The timing difference between them was controlled by the skew parameter. The variation in the skew changes the behavior of the handling order of the interrupts and the code path taken by the exception trampoline’s implementation. For example, a positive skew causes Timer1 to fire while Timer0’s handle is still running, in which case the exception trampoline iterates through the stack until it encounters Timer0’s exception frame. On the other hand, a negative one makes Timer1 the top-level exception, in which case the exception trampoline proceeds to the code path where it just pushes every frame in the exception entry chain stack. A specific skew value induces an exception entry chain, in which case the exception trampoline saves the exception frames of both of Timer0 and Timer1. We swept the skew parameter through a range and observed the changes in the interrupt response time.

Fig. 9
figure 9

The interrupt response time of Timer1

Table 1 The interrupt response time of Timer1

Figure 9 and Table 1 show the result of the measurement. The overall increase in the interrupt response time in the cases where the exception trampoline ran only once (\(skew < 6\)) was 97 cycles. In the cases where Timer1 fired late (\(skew \ge 6\)), the increase was twofold due to the exception trampoline being Timer0 handler’s critical section.

In this experiment, we could not find a datapoint indicating the presence of an exception entry chain. To obtain the interrupt response time of the case including the occurrence of an exception entry chain, we performed another experiment identical to the previous one except that the cpsid f instruction that disables interrupts was swapped with the next instruction. An exception entry chain was observed at \(skew = 7\) and the interrupt response time was 140 cycles (ReleaseFast) and 142 cycles (ReleaseSmall). Rewriting the program to use the FPGA RAM block inside the FPGA yielded little improvement. Because the algorithm’s most time-consuming part is expected to be the stack walk loop, this result suggested that the overhead was largely caused by inefficiencies in the invocation of the core subroutines, not by the algorithm.

5.1.2 FreeRTOS+MPU System Calls

We constructed a benchmark application to measure the execution times of FreeRTOS’s API functions. All functions are called from restricted tasks (i.e., tasks with memory protection) executing in Unprivileged mode.

Table 2 shows the measured execution times of FreeRTOS’s API functions with various CFI mechanisms turned on or off. The interesting part is shown as a bar chart in Fig. 10. Table 3 shows the number of monitor calls taking place during FreeRTOS system calls.

Task creation and deletion are intended to be done only during system initialization, and task deletion is not supported and treated as no-op (hence the lack of contribution of Ctx to DelTask).
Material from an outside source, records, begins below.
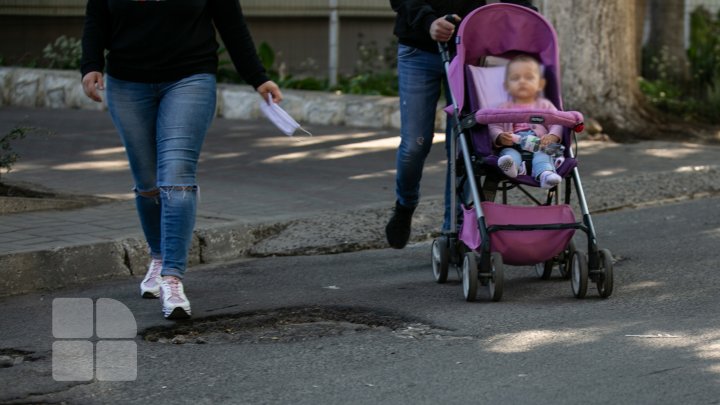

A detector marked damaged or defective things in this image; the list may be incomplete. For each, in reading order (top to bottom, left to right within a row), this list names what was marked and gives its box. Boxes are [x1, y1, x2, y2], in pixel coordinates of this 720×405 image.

pothole [144, 306, 466, 344]
damaged road surface [1, 197, 720, 402]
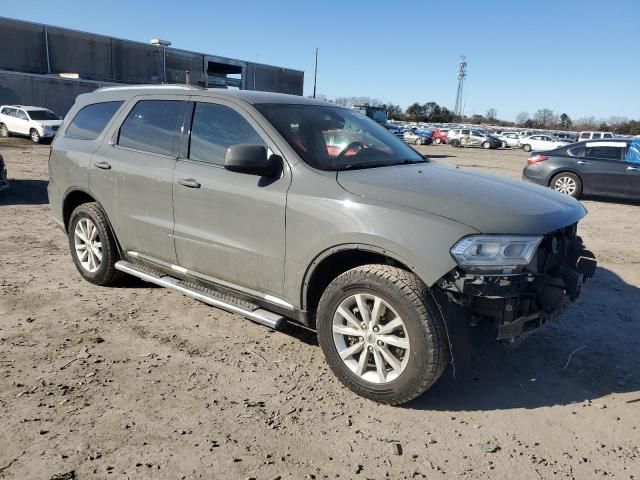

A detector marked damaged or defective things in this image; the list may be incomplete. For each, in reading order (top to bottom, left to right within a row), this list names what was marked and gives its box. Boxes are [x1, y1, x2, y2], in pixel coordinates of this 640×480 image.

damaged front bumper [438, 224, 596, 342]
front end damage [438, 223, 596, 344]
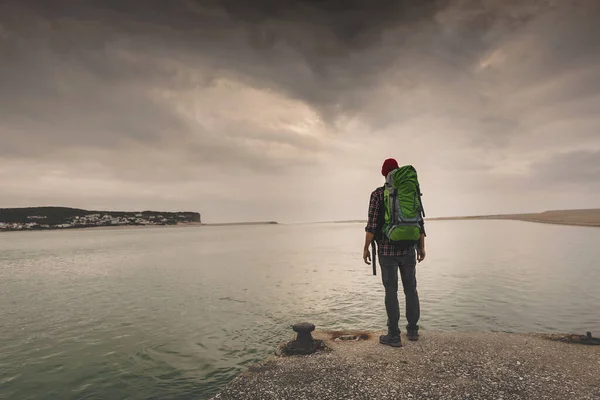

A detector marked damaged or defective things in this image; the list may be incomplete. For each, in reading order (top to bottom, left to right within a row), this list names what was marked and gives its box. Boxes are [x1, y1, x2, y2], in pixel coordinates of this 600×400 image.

rusty bollard [284, 324, 322, 354]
Even uninstrumented, the “Ctx” portion in an orthodox application is not exactly zero (but usually less than TZmCFI’s Ctx) for the reason explained earlier in Ctx’s definition. Since the execution times of task creation/deletion functions are dominated by Ctx, this fact makes it challenging to evaluate the overhead in a fair manner. Nevertheless, their results are still shown here for completeness.
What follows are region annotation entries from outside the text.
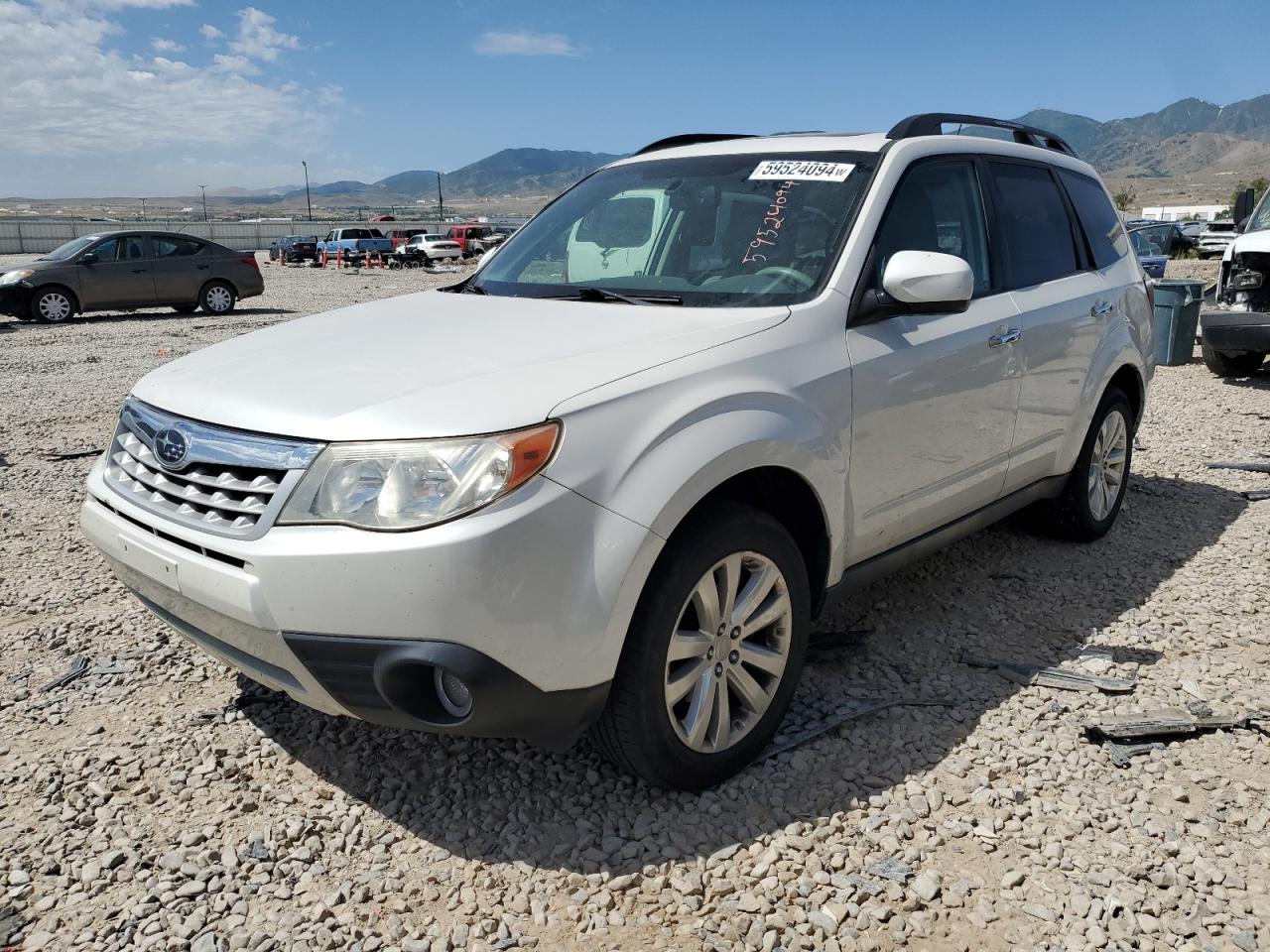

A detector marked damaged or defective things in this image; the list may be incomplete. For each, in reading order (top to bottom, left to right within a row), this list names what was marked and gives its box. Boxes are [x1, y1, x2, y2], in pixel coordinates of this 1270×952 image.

broken plastic piece [38, 654, 89, 695]
broken plastic piece [959, 654, 1132, 695]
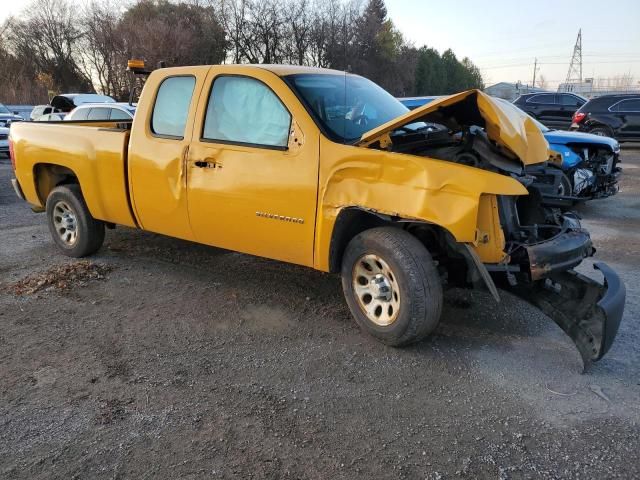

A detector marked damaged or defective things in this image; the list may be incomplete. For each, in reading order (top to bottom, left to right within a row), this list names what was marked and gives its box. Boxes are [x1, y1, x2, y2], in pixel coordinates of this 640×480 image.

crumpled hood [360, 90, 552, 167]
crumpled hood [544, 129, 616, 150]
damaged front end [360, 91, 632, 368]
detached bumper cover [512, 262, 628, 368]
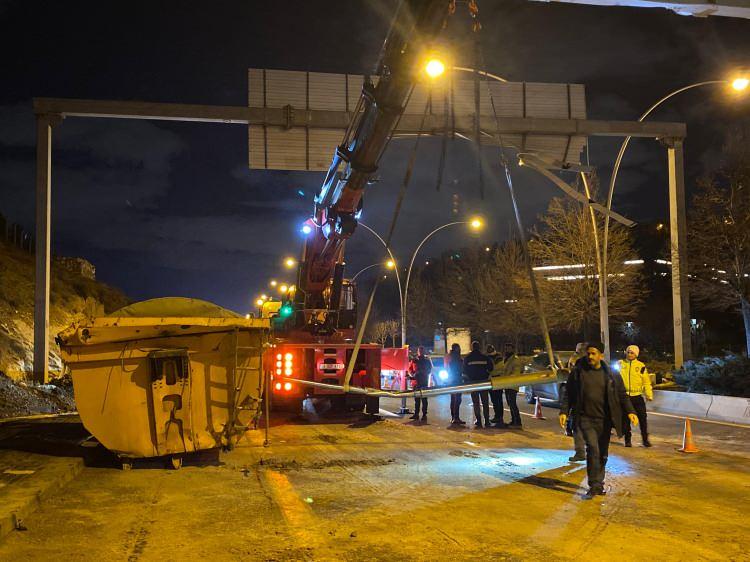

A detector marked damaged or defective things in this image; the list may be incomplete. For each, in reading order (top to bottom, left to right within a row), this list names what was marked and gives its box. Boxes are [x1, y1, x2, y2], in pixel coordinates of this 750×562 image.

bent street light pole [604, 80, 736, 368]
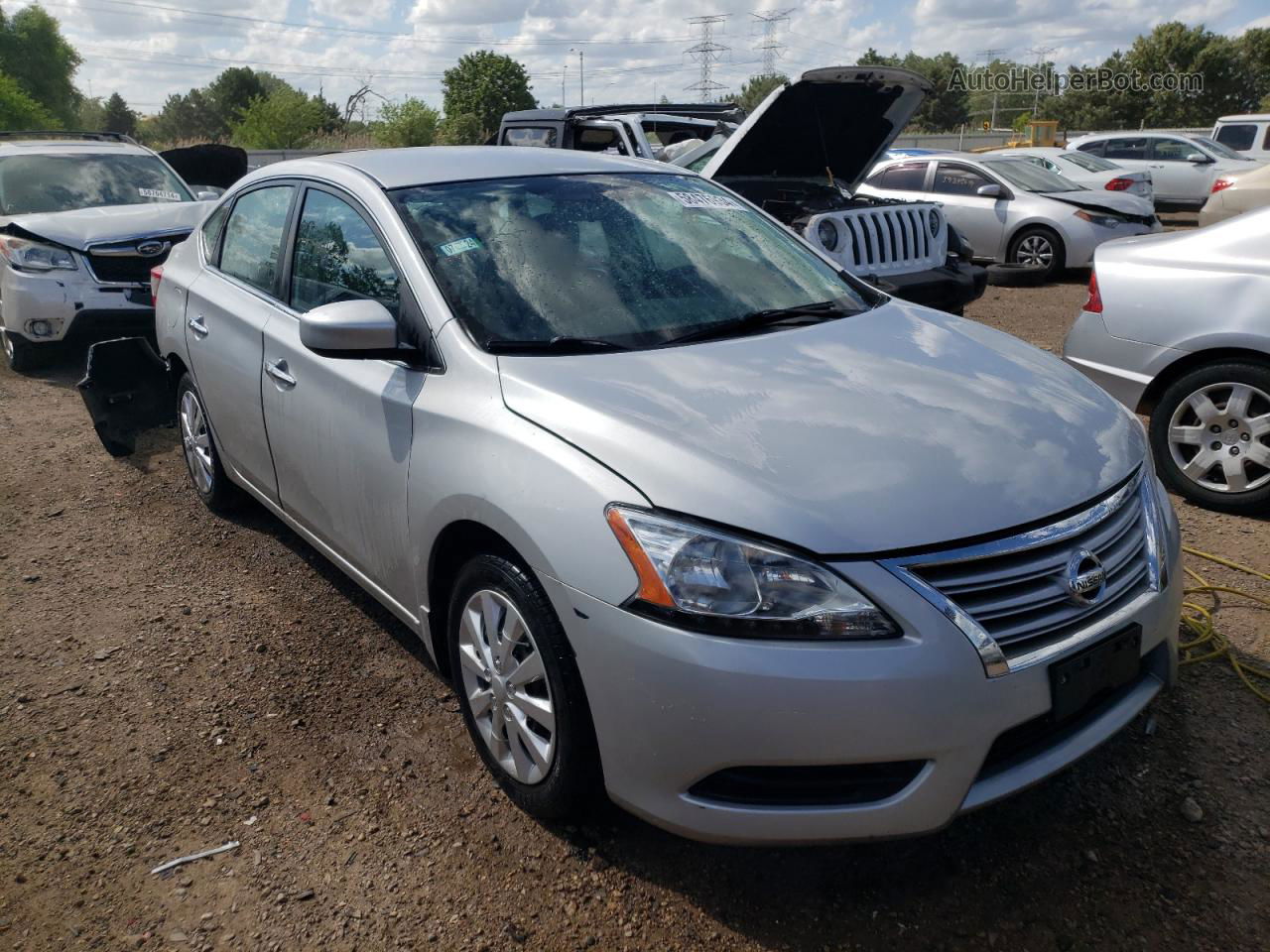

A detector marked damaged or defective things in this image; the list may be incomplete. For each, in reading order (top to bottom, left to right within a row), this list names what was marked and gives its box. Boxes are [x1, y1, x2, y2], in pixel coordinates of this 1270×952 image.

damaged ford suv [0, 132, 213, 371]
damaged ford suv [84, 145, 1183, 845]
SES added about 180 cycles for each trigged exception. All measured API functions trigger a software trap for entering Privileged mode. APE is shown to be an effective approach to eliminate the extra overhead caused by this. Non-aborting shadow stacks were marginally faster than aborting shadow stacks. The final overall overhead with all CFI mechanisms and optimization techniques turned on was 22–84%, varying primarily based on whether a context switch occurred or not.

Fig. 10
figure 10

The relative overhead for each type of FreeRTOS system call. The build mode used here is ReleaseFast

Table 2 The execution time for each type of FreeRTOS system calls
Table 3 The number of monitor calls for each type of FreeRTOS system calls

5.1.3 CoreMark

Fig. 11 shows the CoreMark scores (iterations per second). Table 4 shows the number of monitor calls taking place during a single iteration of CoreMark. The measured overhead for the ReleaseFast build was 12%. ReleaseSmall fared worse, most likely because of more conservative function inlining, which increased the number of shadow stack operations.
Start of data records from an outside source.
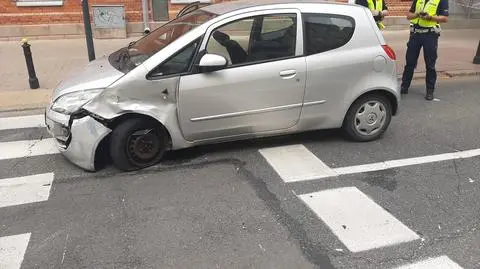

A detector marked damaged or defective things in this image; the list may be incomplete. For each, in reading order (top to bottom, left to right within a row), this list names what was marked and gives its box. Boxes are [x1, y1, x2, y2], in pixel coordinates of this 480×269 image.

crumpled hood [51, 55, 124, 101]
damaged front bumper [45, 107, 111, 170]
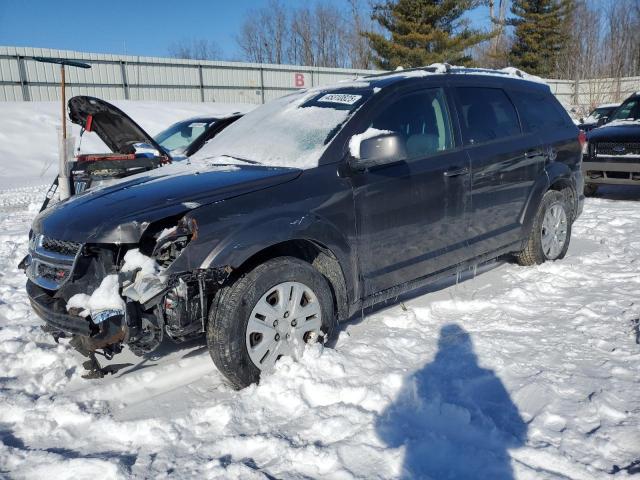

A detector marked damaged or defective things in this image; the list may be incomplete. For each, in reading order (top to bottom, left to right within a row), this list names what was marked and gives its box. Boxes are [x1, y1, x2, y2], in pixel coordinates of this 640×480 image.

crushed front end [21, 218, 234, 378]
damaged black suv [22, 65, 584, 388]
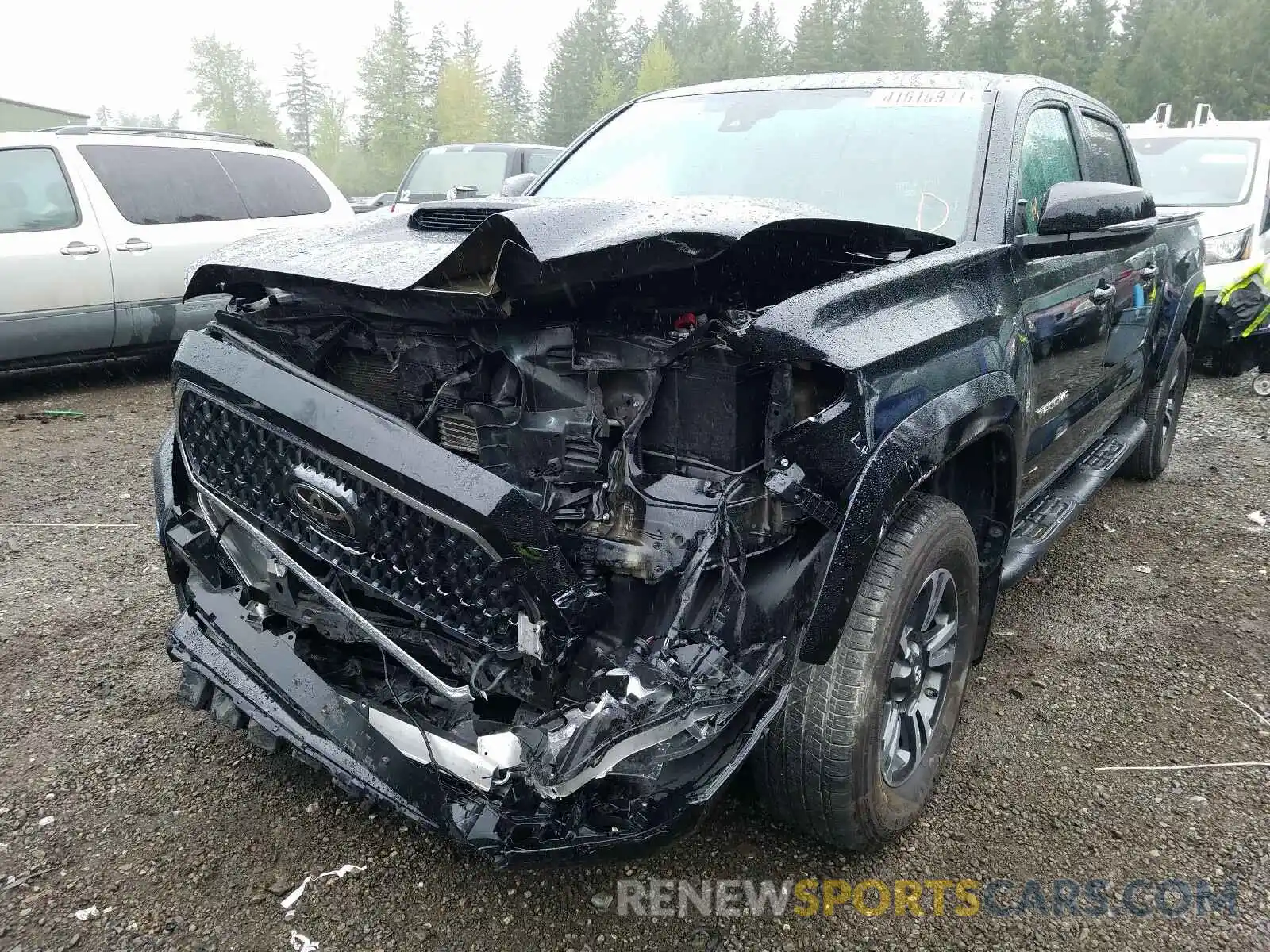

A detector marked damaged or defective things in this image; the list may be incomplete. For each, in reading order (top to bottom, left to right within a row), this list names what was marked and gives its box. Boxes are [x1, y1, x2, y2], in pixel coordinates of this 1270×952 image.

damaged front end [156, 199, 945, 863]
crumpled hood [184, 198, 949, 305]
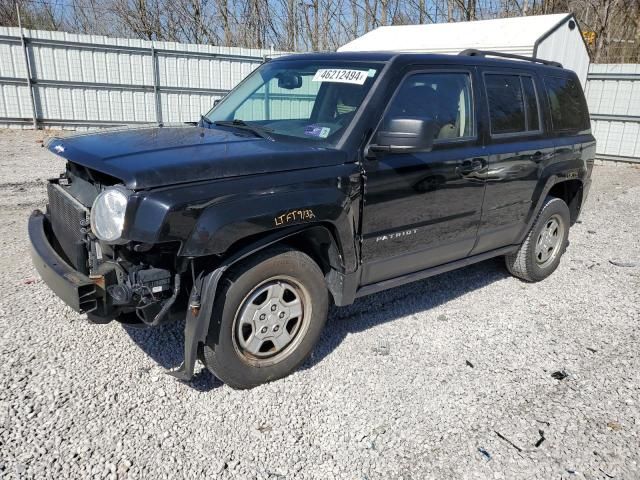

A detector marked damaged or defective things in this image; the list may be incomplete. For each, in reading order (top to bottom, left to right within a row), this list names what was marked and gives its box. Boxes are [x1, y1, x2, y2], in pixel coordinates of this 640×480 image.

Based on this result, we can estimate the number of cycles spent for every pair of shadow stack operations. For ReleaseFast + Non-Aborting SS, it is calculated as:

$$\begin{aligned} \frac{SystemCoreClock}{ShPushCountPerIteration} \cdot \left( \frac{1}{Score} - \frac{1}{BaselineScore}\right)&\approx 41.73 \,\text {[cycles]} \end{aligned}$$

The result is somewhat more favorable than [15], which reported a decrease of about 21% in the CoreMark score. The improvement is attributed to the use of a CMSE secure gateway in place of an expensive software trap to enter the processor mode to access a shadow stack. [10] provides results for Dhrystone and two custom microbenchmarks but not for CoreMark. Their result indicated a 513% increase in Dhrystone’s execution time, even though the monitor was called only for 34 times during a single run, which took 0.15 milliseconds uninstrumented. These numbers amount to about 900 cycles spent for every pair of shadow stack operations, which is 20 times larger than the estimation for our solution calculated by the formula above. The overhead of a protected shadow call stack reported by [1] varies across different programs in range 5–21%, which is close to (or lower than, if the result from Sect. 5.1.2 is also taken into account) our result.

Fig. 11
figure 11

The CoreMark scores

Table 4 The per-iteration event statistics for CoreMark

5.2 Security Analysis

A memory region is considered to be in the tainted state if potentially-malicious code with a write permission on that memory region was executed. A tainted memory region can be reverted (decontaminated) to the clean state by checking the contents against a secure copy created when it was known to be clean. Based on our threat model, this means that the entirety of the memory space writable by Non-Secure code is tainted every time untrusted code is executed.

A shadow exception stack-based CFI scheme must maintain the following invariants:

Invariant 1:

A tainted exception frame is not inserted to a shadow stack.

Invariant 2:

The processor’s exception return sequence does not read a tainted exception frame.

Invariant 3:

The control flow of the exception trampoline and the exception return trampoline is not based on tainted data.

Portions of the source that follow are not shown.